━━━━━ Extracted text

NEWMARKET COURT FILE NO.: CV-12-111979-00 DATE: 20170118 ONTARIO SUPERIOR COURT OF JUSTICE (IN THE MATTER OF THE Construction Lien Act R.S.O. 1990, c.C.30, as amended)
BETWEEN:
2199273 ONTARIO INC. Plaintiff – and – ELENA ABRAMOV Defendant
Counsel: M. Reinhard and A. Winicki, for the Plaintiff G. Corsianos, for the Defendant
HEARD: January 12, 2017
REASONS FOR DECISION
MULLIGAN J.
[1] This matter was commenced under the Construction Lien Act R.S.O. 1990, c.C.30. The defendant Elena Abramov (“Abramov”) is a homeowner. The plaintiff 2199273 Ontario Inc. (“219”) alleges that it entered into a contract with the defendant for construction work on her residence and alleges it is has not been paid the balance of its account.
[2] Abramov brings a motion for summary judgment seeking to dismiss the action as against her as well as an order discharging the construction lien registered against the subject property. In the alternative if she is not successful in this summary judgment motion she seeks an order that the plaintiff post security for costs on the basis the plaintiff is impecunious and has no assets.
[3] The Construction Lien Act requires that leave be granted to bring a motion under the Act. I am satisfied that leave ought to be granted in the circumstances of this case.
BACKGROUND
[4] The plaintiff issued a claim against the defendant in November, 2012 claiming $204,572.56 being the balance owing to it pursuant to a contract. The plaintiff claims that the total contract price was $366,600 plus GST. The defendant submits it owes nothing to the plaintiff on two bases. First, that it did not have a contract with 219. Second, that at all material times she had an agreement instead with Salvatore Ritorto and paid him $212,600 by way of cash and cheques.
[5] The discrete issue to be determined on this motion is whether or not the defendant had a contract with 219. The defendant submits that there was no contract with this plaintiff and the action ought to be dismissed pursuant to the summary judgment procedures in the Rules of Civil Procedure. The plaintiff submits that there was a contract between it and the defendant and all material times Sam Ritorto was its representative, onsite employee and spokesperson. It is not disputed that Abramov entered into a contract for work to be done on her residence. The contract was signed on or about February 21, 2012 for a stipulated price of $230,000. Thereafter work was commenced and payments were made from time to time. Payments were made most in cash to Sam Ritorto. Extensive additional work to the residence was not reduced to writing between the parties.
[6] The contract itself showed the contractor as “Custom Mouldings Int.” with an address at 4 Racine Road, Unit 12, Toronto. Abramov received a copy of Mr. Ritorto’s business card showing an address at 4 Racine Road, Unit 12, Etobicoke.
[7] The invoice uses the short form “Int”. There is an issue about whether this stands for international or interiors. 219 filed a business name report registering the name “Custom Mouldings International” showing its head office at 259 Westmorland Avenue, Toronto. The affidavit of the shareholder and officer of the plaintiff, filed in support of this motion, indicates that is her residential address but the showroom and shop for the business was at 4 Racine Avenue, Unit 12.

━━━━━━━━━━

Parts of the exercise ::
A. According to the court decision, what stipulated price appeared in the contract signed on or about February 21, 2012?
B. Can you write out the court decision between "[7] The invoice" and "Avenue, Unit 12.", inclusive?
C. Would you extend the court decision on the construction lien claim past its last sentence?

━━━━━ Supplied material

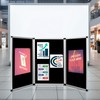 Sherr 3 Panel Trade Show Presentation Board, 72 x 35.3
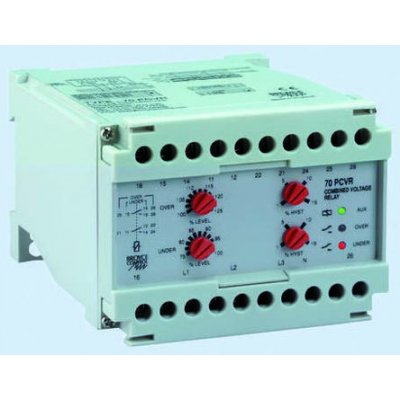 Broyce Control 70PCVR-4W 400VAC Phase, Voltage Monitoring Relay with 4NO/4NC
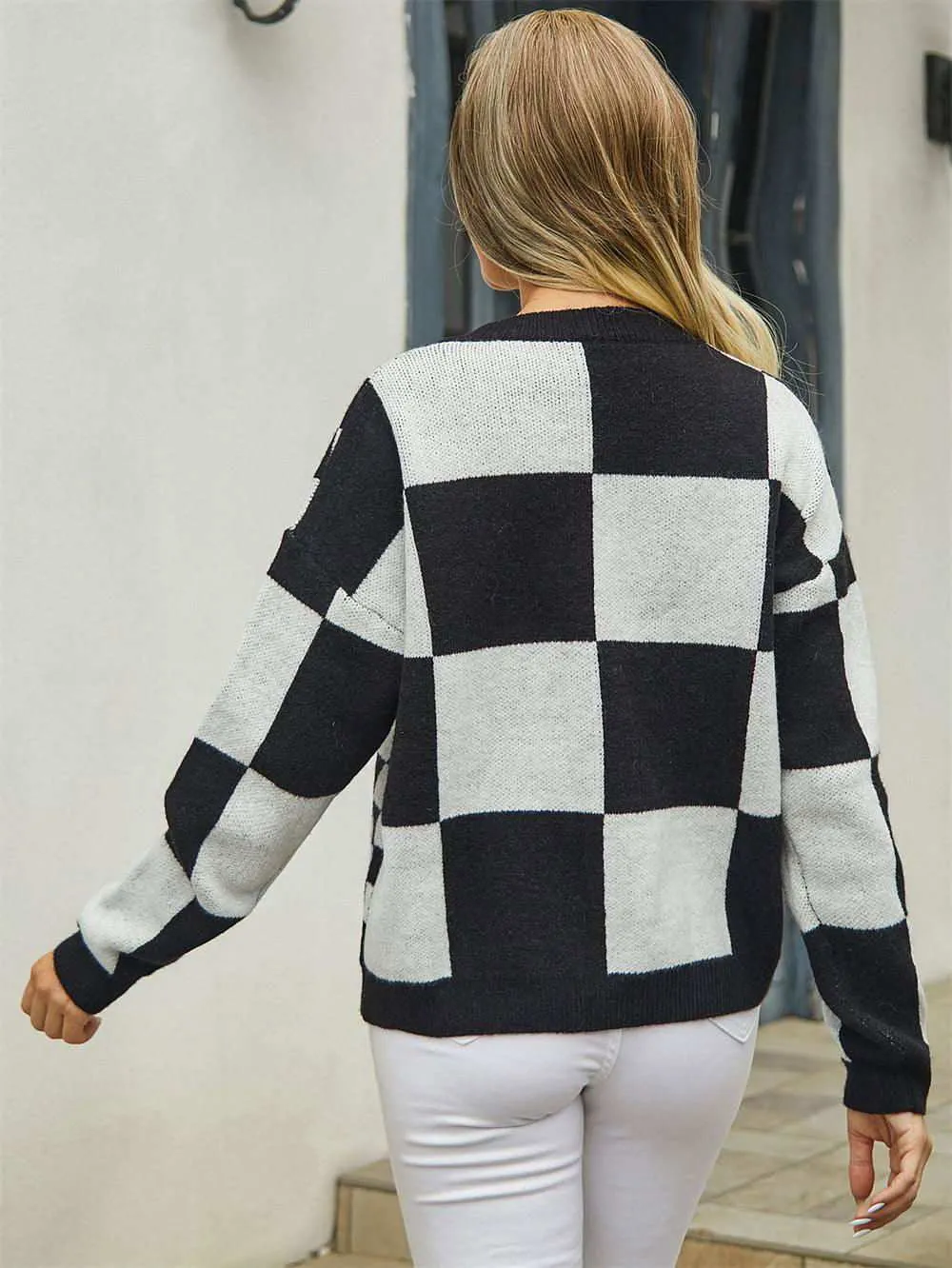 V-Neck Dropped Shoulder Cardigan for Cozy Style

━━━━━━━━━━

Answer set ::
A. $230,000

B.
[7] The invoice uses the short form “Int”. There is an issue about whether this stands for international or interiors. 219 filed a business name report registering the name “Custom Mouldings International” showing its head office at 259 Westmorland Avenue, Toronto. The affidavit of the shareholder and officer of the plaintiff, filed in support of this motion, indicates that is her residential address but the showroom and shop for the business was at 4 Racine Avenue, Unit 12.

C.
[8] The defence affidavit indicates that a business name report regarding a different corporation, 2164791 Ontario Inc., showed a registration for “Custom Moulding Interiors”. The person authorizing this registration was Salvatore Ritorto. The address given was 4 Racine Road, Etobicoke, Unit 11.
[9] Mr. Ritorto’s business card referred to a webpage www.ccmmoulding.com. That webpage showed “Custom Mouldings Int.”
[10] As appears from the affidavit of Abramov filed she made substantial cash payments and obtained receipted acknowledgements signed by S. Ritorto. In addition one payment was made by cheque. A cheque drawn for $12,600 was payable to “Custom Moulding International”.
[11] Ms. Abramov’s position with respect to this motion is set out in para. 6 of her affidavit which states in part:
I entered into an agreement with one, Sam Ritorto a.k.a. Salvatore Ritorto (“Ritorto”) to do certain work at my house. At all material times Ritorto held himself out to be an individual carrying on business as Custom Moulding Int. purveyors of custom plaster mouldings which he supplied and installed. At no time was a corporation involved in the work. In particular, the plaintiff was not in any way involved in the work done at my house.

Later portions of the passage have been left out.